Caption-style text data
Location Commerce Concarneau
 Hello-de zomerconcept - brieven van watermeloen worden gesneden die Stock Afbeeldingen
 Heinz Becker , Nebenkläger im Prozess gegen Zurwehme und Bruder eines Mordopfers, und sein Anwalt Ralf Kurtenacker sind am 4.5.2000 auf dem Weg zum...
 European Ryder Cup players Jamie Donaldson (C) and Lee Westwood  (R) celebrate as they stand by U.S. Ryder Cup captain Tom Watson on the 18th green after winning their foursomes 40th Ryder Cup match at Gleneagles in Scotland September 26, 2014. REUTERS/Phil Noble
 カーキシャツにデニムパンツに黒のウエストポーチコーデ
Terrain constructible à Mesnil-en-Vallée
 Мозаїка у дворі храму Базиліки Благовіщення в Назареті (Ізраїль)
* * *
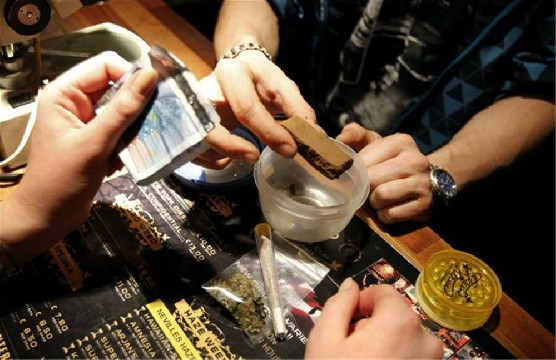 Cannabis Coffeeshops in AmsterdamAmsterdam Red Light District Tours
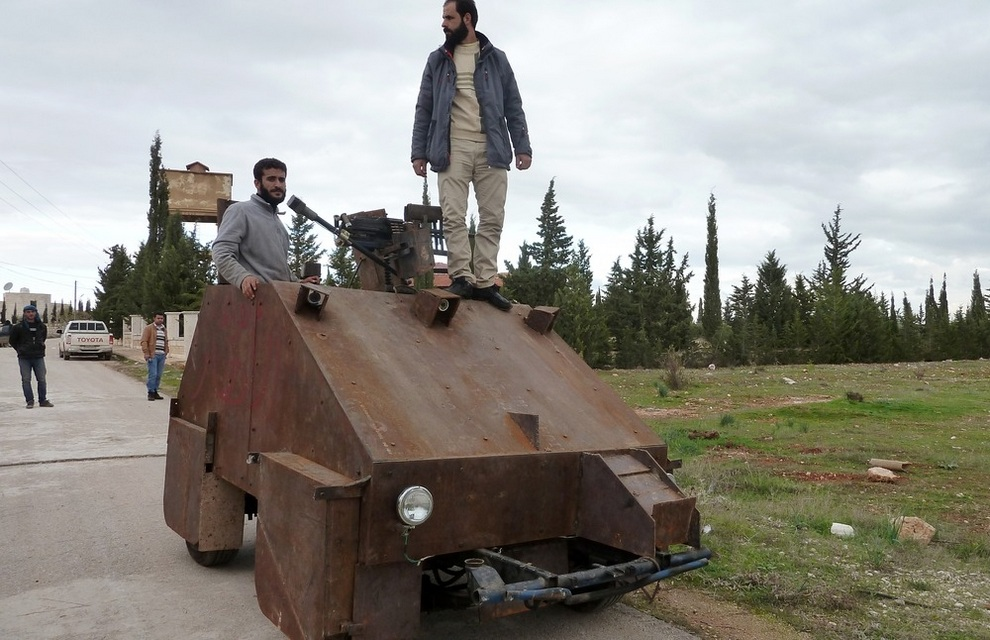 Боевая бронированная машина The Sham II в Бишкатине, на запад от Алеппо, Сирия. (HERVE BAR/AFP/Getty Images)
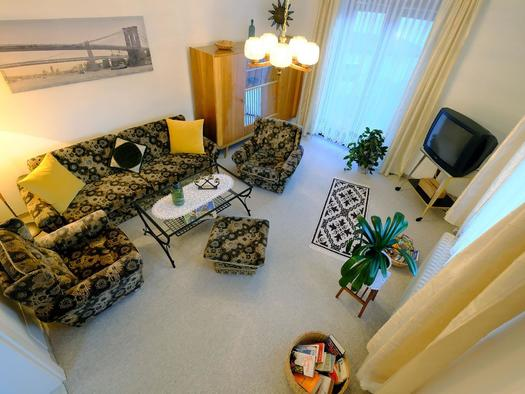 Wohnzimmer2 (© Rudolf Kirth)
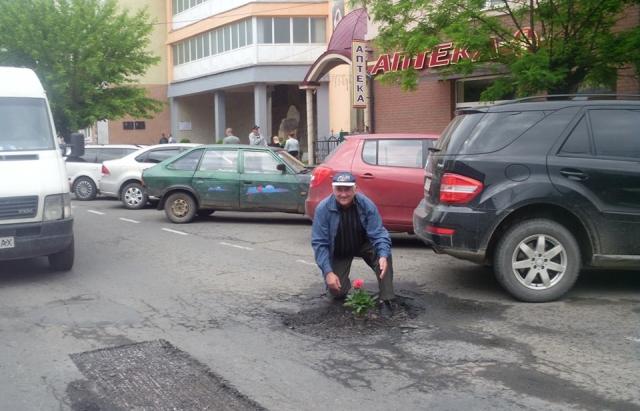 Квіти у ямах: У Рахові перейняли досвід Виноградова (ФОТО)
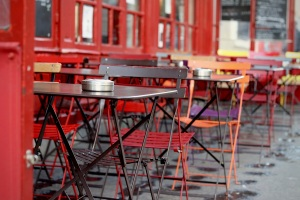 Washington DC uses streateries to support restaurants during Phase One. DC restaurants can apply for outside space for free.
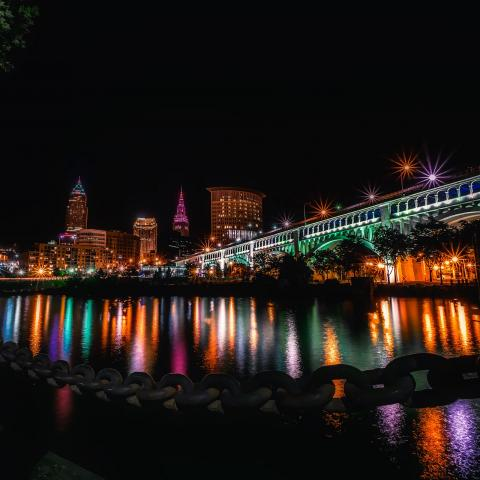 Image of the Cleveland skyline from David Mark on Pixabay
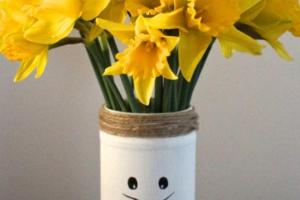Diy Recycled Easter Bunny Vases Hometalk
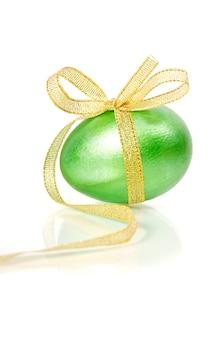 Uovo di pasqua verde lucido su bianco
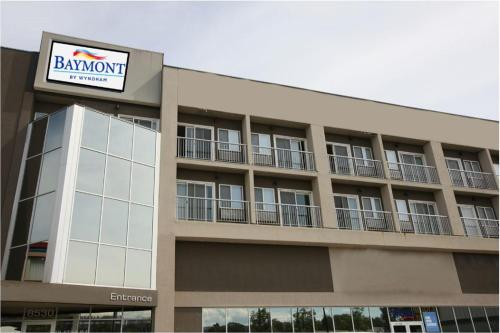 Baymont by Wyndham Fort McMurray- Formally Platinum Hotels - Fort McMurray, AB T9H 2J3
--
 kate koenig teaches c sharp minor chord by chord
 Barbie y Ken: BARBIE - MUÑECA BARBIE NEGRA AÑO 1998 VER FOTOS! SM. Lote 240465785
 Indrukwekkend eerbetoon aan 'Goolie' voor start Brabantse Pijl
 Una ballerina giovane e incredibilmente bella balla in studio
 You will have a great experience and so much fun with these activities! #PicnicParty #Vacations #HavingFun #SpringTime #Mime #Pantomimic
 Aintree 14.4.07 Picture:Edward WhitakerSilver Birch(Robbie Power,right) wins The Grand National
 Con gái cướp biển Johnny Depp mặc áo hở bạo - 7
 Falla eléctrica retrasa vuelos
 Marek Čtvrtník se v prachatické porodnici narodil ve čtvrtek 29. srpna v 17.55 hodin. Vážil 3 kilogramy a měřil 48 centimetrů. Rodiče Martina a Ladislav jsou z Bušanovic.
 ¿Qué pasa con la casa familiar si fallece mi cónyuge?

> _Problem to work on_
Your answer must be the lines above from the one containing "Location Commerce Concarneau" to the one containing "Мозаїка у дворі", both included, restated word for word.

> _Solution to the problem_
Location Commerce Concarneau
 Hello-de zomerconcept - brieven van watermeloen worden gesneden die Stock Afbeeldingen
 Heinz Becker , Nebenkläger im Prozess gegen Zurwehme und Bruder eines Mordopfers, und sein Anwalt Ralf Kurtenacker sind am 4.5.2000 auf dem Weg zum...
 European Ryder Cup players Jamie Donaldson (C) and Lee Westwood  (R) celebrate as they stand by U.S. Ryder Cup captain Tom Watson on the 18th green after winning their foursomes 40th Ryder Cup match at Gleneagles in Scotland September 26, 2014. REUTERS/Phil Noble
 カーキシャツにデニムパンツに黒のウエストポーチコーデ
Terrain constructible à Mesnil-en-Vallée
 Мозаїка у дворі храму Базиліки Благовіщення в Назареті (Ізраїль)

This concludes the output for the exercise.